Exercise: Your response must be made up of each line in the data below that contains the string "shop".

The records:

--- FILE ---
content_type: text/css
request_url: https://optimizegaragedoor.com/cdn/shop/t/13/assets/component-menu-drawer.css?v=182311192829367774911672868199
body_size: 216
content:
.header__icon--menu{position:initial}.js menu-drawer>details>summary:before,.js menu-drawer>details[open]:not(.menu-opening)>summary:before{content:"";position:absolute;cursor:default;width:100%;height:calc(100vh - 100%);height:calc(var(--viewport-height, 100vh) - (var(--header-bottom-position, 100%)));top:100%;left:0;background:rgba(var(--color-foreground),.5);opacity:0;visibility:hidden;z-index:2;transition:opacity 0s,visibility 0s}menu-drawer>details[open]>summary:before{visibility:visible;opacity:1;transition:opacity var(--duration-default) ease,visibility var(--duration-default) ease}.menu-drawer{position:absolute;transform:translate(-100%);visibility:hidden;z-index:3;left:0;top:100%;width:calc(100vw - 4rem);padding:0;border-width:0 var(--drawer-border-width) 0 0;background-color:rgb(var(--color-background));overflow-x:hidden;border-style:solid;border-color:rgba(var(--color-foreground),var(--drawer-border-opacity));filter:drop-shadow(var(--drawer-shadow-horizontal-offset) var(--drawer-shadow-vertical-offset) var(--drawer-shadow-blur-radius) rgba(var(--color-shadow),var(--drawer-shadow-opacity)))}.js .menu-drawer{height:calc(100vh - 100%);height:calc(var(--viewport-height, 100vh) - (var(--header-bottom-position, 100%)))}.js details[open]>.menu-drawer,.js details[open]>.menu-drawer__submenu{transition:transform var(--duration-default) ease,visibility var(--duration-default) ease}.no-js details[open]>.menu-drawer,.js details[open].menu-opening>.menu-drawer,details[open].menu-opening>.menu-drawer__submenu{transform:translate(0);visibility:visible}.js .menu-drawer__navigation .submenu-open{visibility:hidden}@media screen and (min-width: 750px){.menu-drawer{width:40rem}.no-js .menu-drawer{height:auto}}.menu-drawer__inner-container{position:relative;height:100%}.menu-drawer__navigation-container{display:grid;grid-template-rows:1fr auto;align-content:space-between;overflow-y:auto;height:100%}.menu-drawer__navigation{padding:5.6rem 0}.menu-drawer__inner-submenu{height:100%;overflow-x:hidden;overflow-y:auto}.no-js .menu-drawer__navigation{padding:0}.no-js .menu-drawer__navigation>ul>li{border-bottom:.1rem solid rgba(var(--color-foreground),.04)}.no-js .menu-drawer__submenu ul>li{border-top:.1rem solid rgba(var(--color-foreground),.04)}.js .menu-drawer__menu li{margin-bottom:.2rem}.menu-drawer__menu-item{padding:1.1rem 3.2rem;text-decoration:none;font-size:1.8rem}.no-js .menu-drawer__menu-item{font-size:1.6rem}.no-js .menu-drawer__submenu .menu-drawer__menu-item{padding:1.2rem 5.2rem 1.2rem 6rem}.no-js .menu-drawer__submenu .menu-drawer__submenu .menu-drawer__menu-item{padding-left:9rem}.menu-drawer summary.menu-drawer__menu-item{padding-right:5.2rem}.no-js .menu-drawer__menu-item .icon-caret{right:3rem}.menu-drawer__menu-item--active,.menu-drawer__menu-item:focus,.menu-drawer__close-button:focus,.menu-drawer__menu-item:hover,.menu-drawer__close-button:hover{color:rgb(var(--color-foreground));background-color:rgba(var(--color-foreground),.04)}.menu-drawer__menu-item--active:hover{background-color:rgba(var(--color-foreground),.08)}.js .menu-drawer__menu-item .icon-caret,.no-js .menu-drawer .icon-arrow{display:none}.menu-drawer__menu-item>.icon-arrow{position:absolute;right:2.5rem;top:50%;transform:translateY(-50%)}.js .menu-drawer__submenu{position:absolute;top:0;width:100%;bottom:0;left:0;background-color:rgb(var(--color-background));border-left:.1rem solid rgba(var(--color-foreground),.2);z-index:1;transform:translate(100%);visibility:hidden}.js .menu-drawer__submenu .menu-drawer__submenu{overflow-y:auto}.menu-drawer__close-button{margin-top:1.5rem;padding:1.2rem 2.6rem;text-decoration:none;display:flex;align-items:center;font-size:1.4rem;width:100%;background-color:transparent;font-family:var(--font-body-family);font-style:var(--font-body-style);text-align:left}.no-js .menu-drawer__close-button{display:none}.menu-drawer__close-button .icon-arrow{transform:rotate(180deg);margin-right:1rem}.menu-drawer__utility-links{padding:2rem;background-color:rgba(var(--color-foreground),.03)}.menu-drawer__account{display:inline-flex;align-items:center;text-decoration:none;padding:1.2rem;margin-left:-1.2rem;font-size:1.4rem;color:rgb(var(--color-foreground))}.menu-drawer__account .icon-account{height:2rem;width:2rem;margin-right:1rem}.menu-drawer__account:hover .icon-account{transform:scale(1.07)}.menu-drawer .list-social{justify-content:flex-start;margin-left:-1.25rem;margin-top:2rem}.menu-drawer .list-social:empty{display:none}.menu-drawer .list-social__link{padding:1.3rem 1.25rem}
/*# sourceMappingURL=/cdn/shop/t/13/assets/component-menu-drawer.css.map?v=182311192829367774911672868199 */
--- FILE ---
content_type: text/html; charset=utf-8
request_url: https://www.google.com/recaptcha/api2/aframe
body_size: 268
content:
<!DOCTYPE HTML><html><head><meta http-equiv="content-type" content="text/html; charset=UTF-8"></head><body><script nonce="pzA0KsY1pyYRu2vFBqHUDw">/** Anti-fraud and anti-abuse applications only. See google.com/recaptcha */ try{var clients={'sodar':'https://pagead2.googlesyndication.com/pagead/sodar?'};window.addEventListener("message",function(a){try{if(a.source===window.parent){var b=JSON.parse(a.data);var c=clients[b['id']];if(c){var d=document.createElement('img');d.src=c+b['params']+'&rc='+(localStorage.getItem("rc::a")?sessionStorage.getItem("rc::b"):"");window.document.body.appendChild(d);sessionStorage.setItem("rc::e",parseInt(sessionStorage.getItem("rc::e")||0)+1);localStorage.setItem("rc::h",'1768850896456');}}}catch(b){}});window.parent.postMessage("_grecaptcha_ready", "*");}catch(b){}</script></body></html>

Result below:
request_url: https://optimizegaragedoor.com/cdn/shop/t/13/assets/component-menu-drawer.css?v=182311192829367774911672868199
/*# sourceMappingURL=/cdn/shop/t/13/assets/component-menu-drawer.css.map?v=182311192829367774911672868199 */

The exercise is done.